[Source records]
===============

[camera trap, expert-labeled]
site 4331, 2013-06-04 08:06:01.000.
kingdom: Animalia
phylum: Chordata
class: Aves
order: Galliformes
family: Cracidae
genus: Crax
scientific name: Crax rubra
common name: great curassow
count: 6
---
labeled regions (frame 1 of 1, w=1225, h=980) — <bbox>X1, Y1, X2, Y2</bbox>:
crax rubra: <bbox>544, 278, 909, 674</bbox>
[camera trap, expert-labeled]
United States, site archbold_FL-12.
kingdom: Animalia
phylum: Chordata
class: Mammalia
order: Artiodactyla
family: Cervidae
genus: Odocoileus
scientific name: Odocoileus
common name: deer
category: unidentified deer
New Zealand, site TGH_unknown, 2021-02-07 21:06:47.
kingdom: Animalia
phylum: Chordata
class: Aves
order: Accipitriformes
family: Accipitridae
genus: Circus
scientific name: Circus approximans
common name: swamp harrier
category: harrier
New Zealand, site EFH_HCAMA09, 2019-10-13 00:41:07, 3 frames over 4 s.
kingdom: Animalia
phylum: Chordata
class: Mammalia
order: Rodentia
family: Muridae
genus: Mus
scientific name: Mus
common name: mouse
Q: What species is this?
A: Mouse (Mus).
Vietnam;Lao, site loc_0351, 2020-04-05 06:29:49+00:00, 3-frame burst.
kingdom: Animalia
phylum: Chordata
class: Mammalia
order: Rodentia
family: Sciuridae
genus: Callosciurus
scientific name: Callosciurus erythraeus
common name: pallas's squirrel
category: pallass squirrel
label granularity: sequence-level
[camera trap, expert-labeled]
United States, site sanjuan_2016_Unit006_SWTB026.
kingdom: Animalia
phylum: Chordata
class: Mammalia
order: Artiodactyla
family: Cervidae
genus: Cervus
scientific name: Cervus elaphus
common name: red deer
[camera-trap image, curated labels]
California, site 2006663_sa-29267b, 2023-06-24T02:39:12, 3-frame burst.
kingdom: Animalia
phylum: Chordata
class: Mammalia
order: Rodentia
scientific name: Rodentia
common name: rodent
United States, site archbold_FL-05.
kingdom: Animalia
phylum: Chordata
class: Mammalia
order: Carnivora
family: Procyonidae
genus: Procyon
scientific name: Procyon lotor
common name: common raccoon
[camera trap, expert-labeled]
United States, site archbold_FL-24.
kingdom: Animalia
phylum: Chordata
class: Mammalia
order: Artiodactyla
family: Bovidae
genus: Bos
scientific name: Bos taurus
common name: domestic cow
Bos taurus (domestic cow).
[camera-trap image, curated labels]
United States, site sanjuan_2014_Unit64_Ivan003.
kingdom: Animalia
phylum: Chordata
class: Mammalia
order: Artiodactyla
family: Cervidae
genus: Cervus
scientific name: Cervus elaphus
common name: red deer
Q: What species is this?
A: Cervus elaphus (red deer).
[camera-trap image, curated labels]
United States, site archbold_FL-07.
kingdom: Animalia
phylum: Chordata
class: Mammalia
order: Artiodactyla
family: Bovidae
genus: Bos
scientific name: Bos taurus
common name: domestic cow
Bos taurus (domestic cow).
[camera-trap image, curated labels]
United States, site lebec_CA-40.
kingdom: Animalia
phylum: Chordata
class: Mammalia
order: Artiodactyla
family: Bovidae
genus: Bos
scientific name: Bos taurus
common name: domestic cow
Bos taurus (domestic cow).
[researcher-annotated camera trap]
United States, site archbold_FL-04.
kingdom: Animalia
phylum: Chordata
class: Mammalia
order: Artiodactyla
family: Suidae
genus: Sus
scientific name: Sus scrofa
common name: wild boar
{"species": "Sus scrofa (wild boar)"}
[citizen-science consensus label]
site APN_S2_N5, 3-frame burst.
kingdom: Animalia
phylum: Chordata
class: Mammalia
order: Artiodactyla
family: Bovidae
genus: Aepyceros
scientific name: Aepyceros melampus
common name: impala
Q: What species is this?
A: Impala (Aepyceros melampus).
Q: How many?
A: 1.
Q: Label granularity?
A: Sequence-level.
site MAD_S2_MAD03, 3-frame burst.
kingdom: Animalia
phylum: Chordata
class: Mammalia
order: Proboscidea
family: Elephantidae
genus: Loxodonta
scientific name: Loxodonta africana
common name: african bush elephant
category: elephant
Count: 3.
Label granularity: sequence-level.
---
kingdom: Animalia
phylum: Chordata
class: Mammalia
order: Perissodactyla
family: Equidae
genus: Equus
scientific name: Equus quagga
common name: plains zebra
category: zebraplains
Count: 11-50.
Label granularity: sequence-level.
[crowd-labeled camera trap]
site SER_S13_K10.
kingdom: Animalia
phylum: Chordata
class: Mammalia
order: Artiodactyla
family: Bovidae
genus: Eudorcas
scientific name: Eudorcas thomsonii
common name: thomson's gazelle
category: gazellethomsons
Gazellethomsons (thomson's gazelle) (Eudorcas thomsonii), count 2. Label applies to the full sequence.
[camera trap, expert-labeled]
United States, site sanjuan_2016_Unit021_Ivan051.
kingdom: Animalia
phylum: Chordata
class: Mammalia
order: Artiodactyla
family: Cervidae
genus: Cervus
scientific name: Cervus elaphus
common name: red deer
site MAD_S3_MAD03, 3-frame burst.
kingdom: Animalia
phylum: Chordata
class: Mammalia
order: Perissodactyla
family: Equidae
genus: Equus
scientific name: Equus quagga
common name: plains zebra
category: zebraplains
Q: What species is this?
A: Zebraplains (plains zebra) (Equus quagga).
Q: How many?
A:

===============

Transcribe, in full, each record that appears above.

| Solution to the problem |
[camera trap, expert-labeled]
site 4331, 2013-06-04 08:06:01.000.
kingdom: Animalia
phylum: Chordata
class: Aves
order: Galliformes
family: Cracidae
genus: Crax
scientific name: Crax rubra
common name: great curassow
count: 6
---
labeled regions (frame 1 of 1, w=1225, h=980) — <bbox>X1, Y1, X2, Y2</bbox>:
crax rubra: <bbox>544, 278, 909, 674</bbox>
[camera trap, expert-labeled]
United States, site archbold_FL-12.
kingdom: Animalia
phylum: Chordata
class: Mammalia
order: Artiodactyla
family: Cervidae
genus: Odocoileus
scientific name: Odocoileus
common name: deer
category: unidentified deer
New Zealand, site TGH_unknown, 2021-02-07 21:06:47.
kingdom: Animalia
phylum: Chordata
class: Aves
order: Accipitriformes
family: Accipitridae
genus: Circus
scientific name: Circus approximans
common name: swamp harrier
category: harrier
New Zealand, site EFH_HCAMA09, 2019-10-13 00:41:07, 3 frames over 4 s.
kingdom: Animalia
phylum: Chordata
class: Mammalia
order: Rodentia
family: Muridae
genus: Mus
scientific name: Mus
common name: mouse
Q: What species is this?
A: Mouse (Mus).
Vietnam;Lao, site loc_0351, 2020-04-05 06:29:49+00:00, 3-frame burst.
kingdom: Animalia
phylum: Chordata
class: Mammalia
order: Rodentia
family: Sciuridae
genus: Callosciurus
scientific name: Callosciurus erythraeus
common name: pallas's squirrel
category: pallass squirrel
label granularity: sequence-level
[camera trap, expert-labeled]
United States, site sanjuan_2016_Unit006_SWTB026.
kingdom: Animalia
phylum: Chordata
class: Mammalia
order: Artiodactyla
family: Cervidae
genus: Cervus
scientific name: Cervus elaphus
common name: red deer
[camera-trap image, curated labels]
California, site 2006663_sa-29267b, 2023-06-24T02:39:12, 3-frame burst.
kingdom: Animalia
phylum: Chordata
class: Mammalia
order: Rodentia
scientific name: Rodentia
common name: rodent
United States, site archbold_FL-05.
kingdom: Animalia
phylum: Chordata
class: Mammalia
order: Carnivora
family: Procyonidae
genus: Procyon
scientific name: Procyon lotor
common name: common raccoon
[camera trap, expert-labeled]
United States, site archbold_FL-24.
kingdom: Animalia
phylum: Chordata
class: Mammalia
order: Artiodactyla
family: Bovidae
genus: Bos
scientific name: Bos taurus
common name: domestic cow
Bos taurus (domestic cow).
[camera-trap image, curated labels]
United States, site sanjuan_2014_Unit64_Ivan003.
kingdom: Animalia
phylum: Chordata
class: Mammalia
order: Artiodactyla
family: Cervidae
genus: Cervus
scientific name: Cervus elaphus
common name: red deer
Q: What species is this?
A: Cervus elaphus (red deer).
[camera-trap image, curated labels]
United States, site archbold_FL-07.
kingdom: Animalia
phylum: Chordata
class: Mammalia
order: Artiodactyla
family: Bovidae
genus: Bos
scientific name: Bos taurus
common name: domestic cow
Bos taurus (domestic cow).
[camera-trap image, curated labels]
United States, site lebec_CA-40.
kingdom: Animalia
phylum: Chordata
class: Mammalia
order: Artiodactyla
family: Bovidae
genus: Bos
scientific name: Bos taurus
common name: domestic cow
Bos taurus (domestic cow).
[researcher-annotated camera trap]
United States, site archbold_FL-04.
kingdom: Animalia
phylum: Chordata
class: Mammalia
order: Artiodactyla
family: Suidae
genus: Sus
scientific name: Sus scrofa
common name: wild boar
{"species": "Sus scrofa (wild boar)"}
[citizen-science consensus label]
site APN_S2_N5, 3-frame burst.
kingdom: Animalia
phylum: Chordata
class: Mammalia
order: Artiodactyla
family: Bovidae
genus: Aepyceros
scientific name: Aepyceros melampus
common name: impala
Q: What species is this?
A: Impala (Aepyceros melampus).
Q: How many?
A: 1.
Q: Label granularity?
A: Sequence-level.
site MAD_S2_MAD03, 3-frame burst.
kingdom: Animalia
phylum: Chordata
class: Mammalia
order: Proboscidea
family: Elephantidae
genus: Loxodonta
scientific name: Loxodonta africana
common name: african bush elephant
category: elephant
Count: 3.
Label granularity: sequence-level.
---
kingdom: Animalia
phylum: Chordata
class: Mammalia
order: Perissodactyla
family: Equidae
genus: Equus
scientific name: Equus quagga
common name: plains zebra
category: zebraplains
Count: 11-50.
Label granularity: sequence-level.
[crowd-labeled camera trap]
site SER_S13_K10.
kingdom: Animalia
phylum: Chordata
class: Mammalia
order: Artiodactyla
family: Bovidae
genus: Eudorcas
scientific name: Eudorcas thomsonii
common name: thomson's gazelle
category: gazellethomsons
Gazellethomsons (thomson's gazelle) (Eudorcas thomsonii), count 2. Label applies to the full sequence.
[camera trap, expert-labeled]
United States, site sanjuan_2016_Unit021_Ivan051.
kingdom: Animalia
phylum: Chordata
class: Mammalia
order: Artiodactyla
family: Cervidae
genus: Cervus
scientific name: Cervus elaphus
common name: red deer
site MAD_S3_MAD03, 3-frame burst.
kingdom: Animalia
phylum: Chordata
class: Mammalia
order: Perissodactyla
family: Equidae
genus: Equus
scientific name: Equus quagga
common name: plains zebra
category: zebraplains
Q: What species is this?
A: Zebraplains (plains zebra) (Equus quagga).
Q: How many?
A:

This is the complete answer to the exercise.